### Exercise brief
Please reproduce the listing word for word. Pictures stay out.

### Source material
---+---
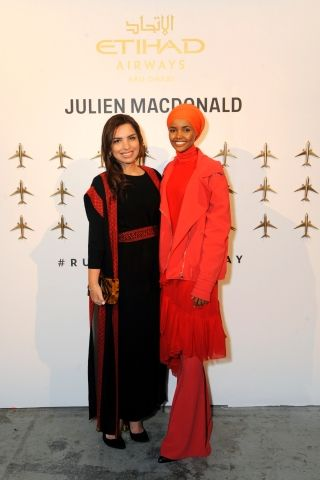 Amina Taher, Etihad Aviation Group Vice President Corporate Affairs; and Model Halima Aden toast the launch of Etihad Airways' promotional fashion film 'Runway To Runway' at NYFW: The Shows in New York City
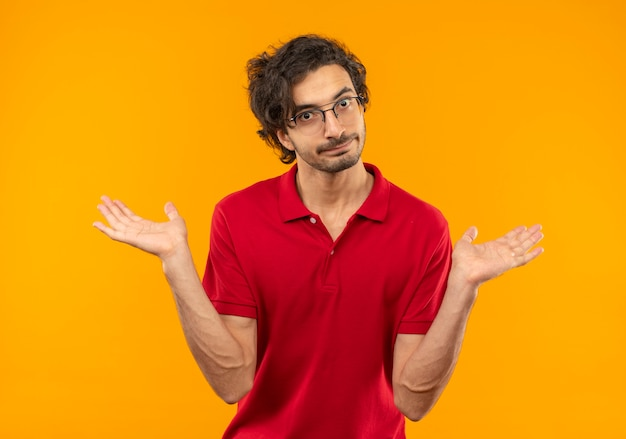 Young confused man in red shirt with optical glasses holds hands open isolated on orange wall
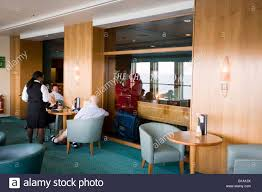 Waiter Serving Passengers In The Chart Room Bar On Cunard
---+---
### Response to this task
 Amina Taher, Etihad Aviation Group Vice President Corporate Affairs; and Model Halima Aden toast the launch of Etihad Airways' promotional fashion film 'Runway To Runway' at NYFW: The Shows in New York City
 Young confused man in red shirt with optical glasses holds hands open isolated on orange wall
 Waiter Serving Passengers In The Chart Room Bar On Cunard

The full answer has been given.